▶ **Directions for this task**
Copy out exactly the lines from the one containing "From farthest to nearest, how should" to the end of the records below, both included, and nothing else.

------

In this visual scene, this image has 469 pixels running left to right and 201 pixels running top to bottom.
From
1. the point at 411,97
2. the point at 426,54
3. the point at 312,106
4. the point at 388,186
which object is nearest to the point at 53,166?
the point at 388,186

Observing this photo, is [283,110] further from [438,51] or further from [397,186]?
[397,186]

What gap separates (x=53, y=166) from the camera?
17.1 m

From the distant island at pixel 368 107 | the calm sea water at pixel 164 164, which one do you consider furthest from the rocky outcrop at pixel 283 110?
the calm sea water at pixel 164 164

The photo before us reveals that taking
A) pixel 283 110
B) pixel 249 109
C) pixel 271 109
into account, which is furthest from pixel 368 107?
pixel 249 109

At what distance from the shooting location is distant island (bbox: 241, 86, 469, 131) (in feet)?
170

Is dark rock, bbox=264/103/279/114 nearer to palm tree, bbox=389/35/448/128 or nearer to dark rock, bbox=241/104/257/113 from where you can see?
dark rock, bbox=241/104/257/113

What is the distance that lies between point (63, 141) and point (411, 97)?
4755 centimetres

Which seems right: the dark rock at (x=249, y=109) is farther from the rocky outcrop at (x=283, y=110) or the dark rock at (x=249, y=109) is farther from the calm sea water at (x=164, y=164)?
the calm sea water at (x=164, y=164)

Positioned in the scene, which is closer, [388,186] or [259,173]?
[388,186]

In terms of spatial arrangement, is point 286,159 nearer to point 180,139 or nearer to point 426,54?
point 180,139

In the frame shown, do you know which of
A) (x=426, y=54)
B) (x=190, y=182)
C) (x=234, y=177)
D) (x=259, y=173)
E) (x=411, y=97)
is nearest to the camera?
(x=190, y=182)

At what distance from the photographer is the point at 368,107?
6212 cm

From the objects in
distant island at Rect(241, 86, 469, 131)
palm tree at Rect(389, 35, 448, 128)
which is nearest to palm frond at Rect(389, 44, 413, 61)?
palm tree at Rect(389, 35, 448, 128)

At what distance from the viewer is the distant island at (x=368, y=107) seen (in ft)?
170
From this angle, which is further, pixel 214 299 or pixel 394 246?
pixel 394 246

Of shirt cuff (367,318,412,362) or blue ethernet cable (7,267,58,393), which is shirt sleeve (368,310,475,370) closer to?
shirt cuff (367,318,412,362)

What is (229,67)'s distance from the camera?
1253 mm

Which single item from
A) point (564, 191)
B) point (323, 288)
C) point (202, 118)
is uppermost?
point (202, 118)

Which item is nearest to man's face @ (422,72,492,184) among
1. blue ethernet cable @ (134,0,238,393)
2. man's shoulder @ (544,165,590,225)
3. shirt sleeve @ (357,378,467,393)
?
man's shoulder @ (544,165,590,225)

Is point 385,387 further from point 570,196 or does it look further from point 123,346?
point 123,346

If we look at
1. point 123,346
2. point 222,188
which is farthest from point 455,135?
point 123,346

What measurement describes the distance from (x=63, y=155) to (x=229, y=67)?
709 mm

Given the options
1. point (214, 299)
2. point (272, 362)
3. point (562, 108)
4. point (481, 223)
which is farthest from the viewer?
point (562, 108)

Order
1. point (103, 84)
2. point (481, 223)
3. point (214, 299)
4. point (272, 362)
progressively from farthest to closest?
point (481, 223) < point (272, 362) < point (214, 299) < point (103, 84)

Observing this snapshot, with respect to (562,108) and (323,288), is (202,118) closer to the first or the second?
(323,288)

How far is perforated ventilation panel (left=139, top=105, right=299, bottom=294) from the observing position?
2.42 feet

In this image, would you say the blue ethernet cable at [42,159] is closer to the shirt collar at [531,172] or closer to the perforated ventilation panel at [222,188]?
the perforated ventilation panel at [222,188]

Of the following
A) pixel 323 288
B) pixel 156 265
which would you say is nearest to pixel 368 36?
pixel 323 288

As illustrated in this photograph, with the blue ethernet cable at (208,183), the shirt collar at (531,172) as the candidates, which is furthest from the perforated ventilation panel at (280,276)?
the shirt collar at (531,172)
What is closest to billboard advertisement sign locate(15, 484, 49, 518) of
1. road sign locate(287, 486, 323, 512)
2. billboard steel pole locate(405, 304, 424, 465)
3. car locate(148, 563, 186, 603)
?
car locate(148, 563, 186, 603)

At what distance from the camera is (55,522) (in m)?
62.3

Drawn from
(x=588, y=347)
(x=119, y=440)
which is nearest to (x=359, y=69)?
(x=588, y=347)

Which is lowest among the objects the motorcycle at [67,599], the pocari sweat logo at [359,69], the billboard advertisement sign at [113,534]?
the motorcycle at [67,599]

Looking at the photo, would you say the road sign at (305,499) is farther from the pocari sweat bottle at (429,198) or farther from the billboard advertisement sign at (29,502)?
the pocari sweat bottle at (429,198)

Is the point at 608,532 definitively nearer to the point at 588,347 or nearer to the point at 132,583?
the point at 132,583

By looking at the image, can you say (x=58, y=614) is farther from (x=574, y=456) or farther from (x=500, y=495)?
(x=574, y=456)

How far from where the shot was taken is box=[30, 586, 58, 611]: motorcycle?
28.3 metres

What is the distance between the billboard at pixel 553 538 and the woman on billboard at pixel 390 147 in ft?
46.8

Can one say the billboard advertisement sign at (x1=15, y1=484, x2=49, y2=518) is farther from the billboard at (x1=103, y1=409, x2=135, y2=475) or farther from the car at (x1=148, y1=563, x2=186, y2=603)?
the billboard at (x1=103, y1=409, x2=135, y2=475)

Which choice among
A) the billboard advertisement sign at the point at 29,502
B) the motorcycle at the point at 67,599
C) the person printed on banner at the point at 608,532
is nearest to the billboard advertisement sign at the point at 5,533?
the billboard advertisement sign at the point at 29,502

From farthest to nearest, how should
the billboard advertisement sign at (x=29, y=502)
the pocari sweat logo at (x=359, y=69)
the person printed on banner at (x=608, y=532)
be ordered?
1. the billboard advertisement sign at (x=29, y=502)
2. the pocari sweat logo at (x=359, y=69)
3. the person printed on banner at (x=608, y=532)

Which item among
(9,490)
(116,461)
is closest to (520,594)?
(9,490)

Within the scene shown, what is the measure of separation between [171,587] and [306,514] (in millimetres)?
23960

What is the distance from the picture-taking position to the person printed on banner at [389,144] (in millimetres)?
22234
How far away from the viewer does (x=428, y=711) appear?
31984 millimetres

------

▶ **Output of the task**
From farthest to nearest, how should
the billboard advertisement sign at (x=29, y=502)
the pocari sweat logo at (x=359, y=69)
the person printed on banner at (x=608, y=532)
be ordered?
1. the billboard advertisement sign at (x=29, y=502)
2. the pocari sweat logo at (x=359, y=69)
3. the person printed on banner at (x=608, y=532)

Which item among
(9,490)
(116,461)
is closest to (520,594)?
(9,490)

Within the scene shown, what is the measure of separation between [171,587] and [306,514] (in millimetres)?
23960

What is the distance from the picture-taking position to the person printed on banner at [389,144] (in millimetres)?
22234
How far away from the viewer does (x=428, y=711) appear?
31984 millimetres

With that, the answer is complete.